→ **Required work**:
Find each line in the material below that contains the word "this", and copy every such line in full.

Data entries:
^^^^^^^^
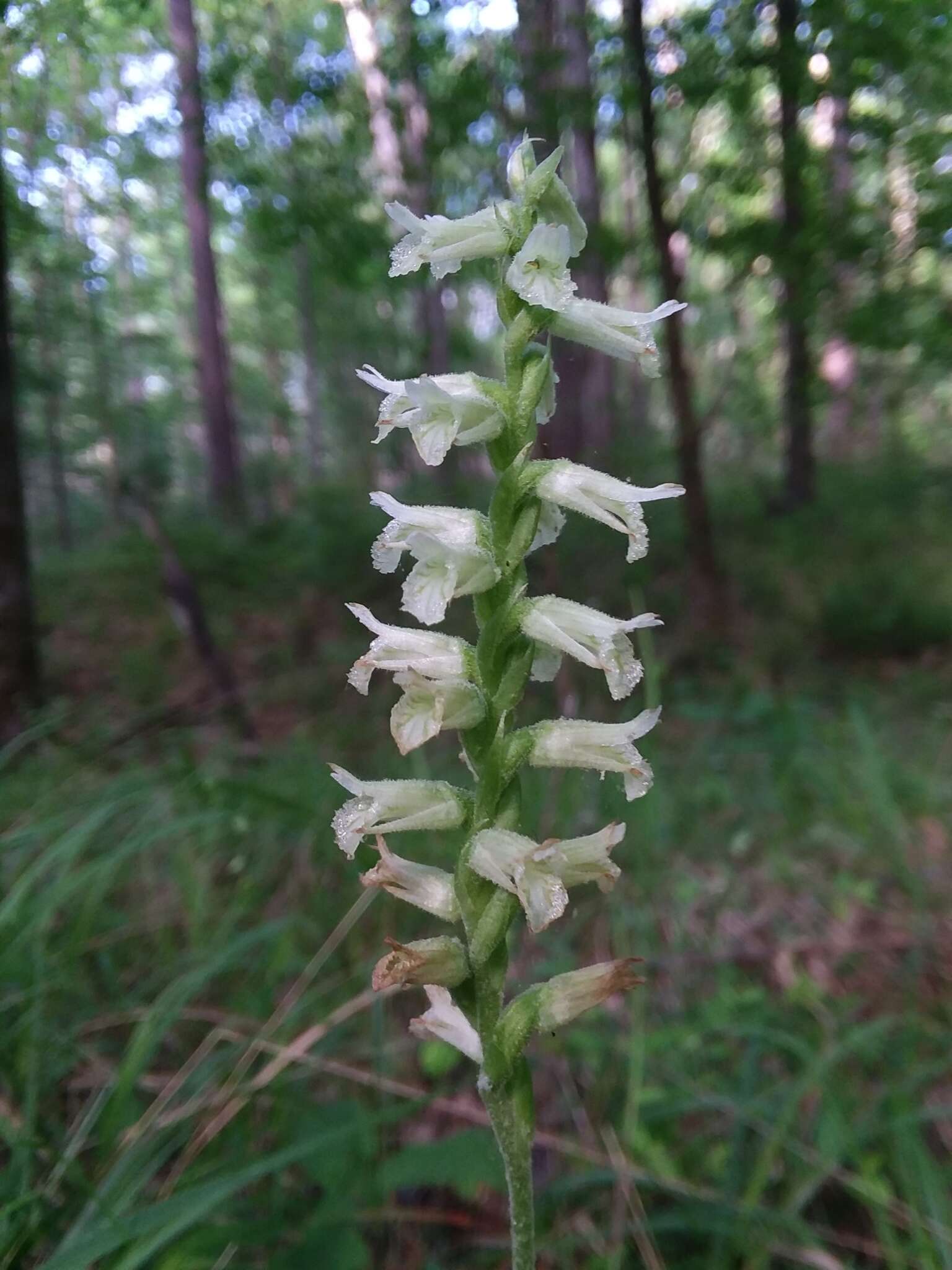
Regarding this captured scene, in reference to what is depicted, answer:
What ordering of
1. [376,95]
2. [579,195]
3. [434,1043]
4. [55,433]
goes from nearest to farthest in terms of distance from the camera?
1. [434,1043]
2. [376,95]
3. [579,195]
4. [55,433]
^^^^^^^^
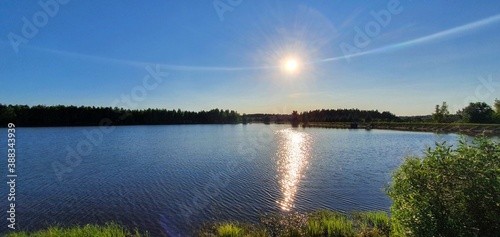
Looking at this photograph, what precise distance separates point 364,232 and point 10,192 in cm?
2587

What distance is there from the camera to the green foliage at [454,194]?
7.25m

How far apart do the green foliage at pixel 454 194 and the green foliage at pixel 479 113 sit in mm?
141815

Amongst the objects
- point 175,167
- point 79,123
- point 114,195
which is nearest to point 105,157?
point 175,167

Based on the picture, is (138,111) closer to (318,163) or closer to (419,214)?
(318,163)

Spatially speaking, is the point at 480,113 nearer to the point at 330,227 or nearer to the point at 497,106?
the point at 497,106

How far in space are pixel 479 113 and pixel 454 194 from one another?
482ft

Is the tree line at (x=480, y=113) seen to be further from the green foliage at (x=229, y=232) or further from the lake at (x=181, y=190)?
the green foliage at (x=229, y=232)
^^^^^^^^
→ **Right answer**:
Regarding this captured scene, in reference to what is depicted, answer:
Looking at this photograph, what precise distance separates point 364,232 and point 10,192 in cm?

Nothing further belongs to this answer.